Diet implicated in autism-microbiome link
The Scientist Nov 16, 2021
The gut microbiome has been suggested to influence a variety of human health conditions, including autism spectrum disorder. This has led to proposals that altering the microbiome—whether by diet, probiotics, or fecal transfer—might alleviate symptoms. A study published in Cell today (November 11), however, turns this idea on its head. Rather than gut microbes influencing autism spectrum disorder (ASD) behavior, the paper argues, it is the eating behavior of people with ASD that drives the make-up of their gut microbiomes. While the findings raise doubt about the potential of microbiome-manipulating treatments for ASD, not everyone is ready to throw the bacteria out with the bathwater.
Kevin Mitchell, a developmental neurobiologist and geneticist at Trinity College Dublin who was not involved in the study, says he has long had doubts about the contribution of gut microbes to ASD, so when he read the Cell study, he punched the air “because it basically confirms my expectations of what was going on.” Namely, that the microbiome has far less influence on ASD symptoms than the extensive literature would have one believe.
Although some patients with ASD have gastrointestinal issues and unbalanced gut microbes, or dysbiosis, the evidence that this contributes to ASD symptoms is unconvincing, says study coauthor Chloe Yap, a clinician scientist in the lab of neurogeneticist Jake Gratten at the Mater Research Institute, University of Queensland. For example, animal studies showing that the transference of certain microbes into mice can alleviate ASD-like behaviours are hard to interpret, says Yap, because “rodents don’t get autism.”
“There are things we can measure [in animals] that people claim relate to autism in some way,” says Mitchell, “but the evidence base for that is very thin.”
As for studies and trials in humans, in Yap’s view, they have generally been “small and underpowered and . . . the results are actually pretty inconsistent.”
To clarify the issue, Yap, Gratten, and their colleagues went back to basics in a sense, asking if there is any link between gut microbial profiles and various clinical measures in ASD. The team used state-of-the-art DNA sequencing to catalogue the presence, proportions, and diversity of microbial species in stool samples from 247 children, 99 with and 148 without an autism diagnosis. They also “had access to really very deep data that many other studies haven’t had access to,” says Gratten, “including clinical data, data on diet, and also genetic data, and that meant we could really build up a very comprehensive view around factors that might influence the microbiome.”
Armed with this data, says Yap, they were able to ask, “for a given trait, to what extent is the microbiome as a whole associated with that trait?” The overall profiles of the participants’ microbiomes turned out to be strongly linked with traits such as age, diet, and stool consistency, says Yap, but the association with an ASD diagnosis itself was tenuous.
Looking specifically at microbiome diversity, the team found a strong positive correlation with a varied diet. Importantly, this link existed regardless of ASD diagnosis, although ASD-diagnosed kids were more likely to have a restricted and poor-quality diet than those without a diagnosis. The team also found that this diet seemed to be driven by certain traits associated with ASD including restricted, repetitive behaviors and sensory sensitivity.
This “makes sense,” says Yap, “because if you have things that you like doing over and over again, then maybe that also relates to food, and you like eating the same thing over and over again.” Similarly, for sensory sensitivity, she says, a child “might not like the sound of [a certain food] when they crunch it, or the feel of it in their mouth.”
Altogether, the authors say, the findings support a model whereby ASD-associated repetitive behavior and sensory sensitivity lead to limited diet diversity and a consequently limited bacterial diversity in the gut.
“It’s the reduced dietary diversity which is driving changes in the microbiome and not the other way around,” says Gratten.

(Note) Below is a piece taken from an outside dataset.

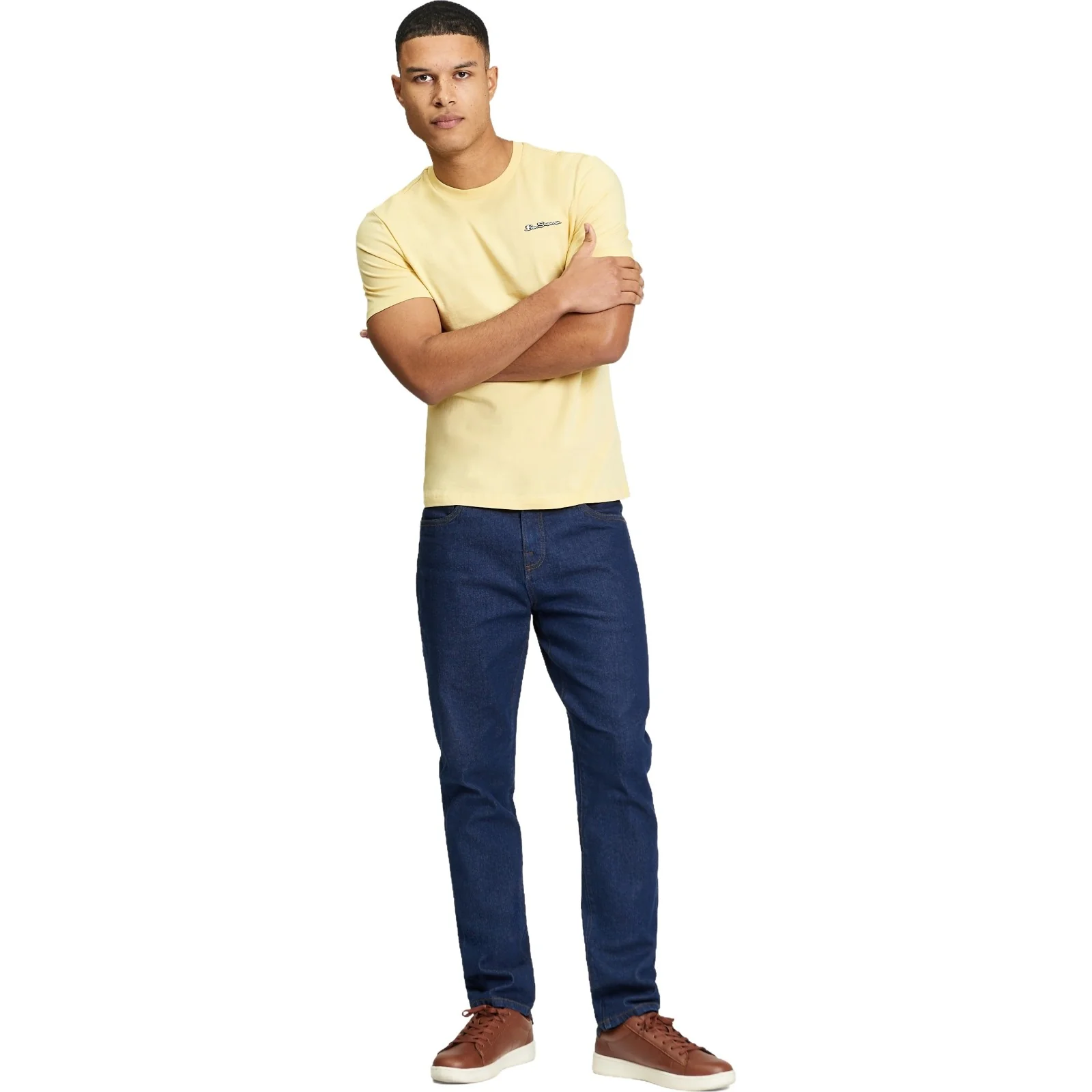 Ben Sherman Mens Signature Short Sleeve T-Shirt - Image 22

Jane Foster of McMaster University in Ontario, who studies, among other things, gut-brain interactions in neurodevelopment and was not part of the research team, takes a different view. “Their suggestion that low diet diversity might drive low microbiome diversity is completely valid, but that doesn’t [mean] that the microbiome doesn’t influence brain development in those kids,” she argues. Indeed, the authors acknowledge that they cannot rule out the possibility that the microbiome, influenced by diet, might in turn affect behavior.
Foster adds that, “the design, the analytics, the approach [of the study] is top notch,” and says she agrees with its central finding. However, the authors’ conclusion was “a little more skeptical than the position I would have taken,” she says.
Because some potentially positive outcomes have been observed in trials, Foster says, the possibility of microbial manipulation therapies needn’t be given up entirely. Instead, what’s necessary, she says, is a better understanding of which kids, if any, are most likely to benefit from a microbiome intervention.
Ultimately, Foster says, the authors “have provided the framework for additional investigators to go beyond their observations,” and their model “is a suggestion to be tested.”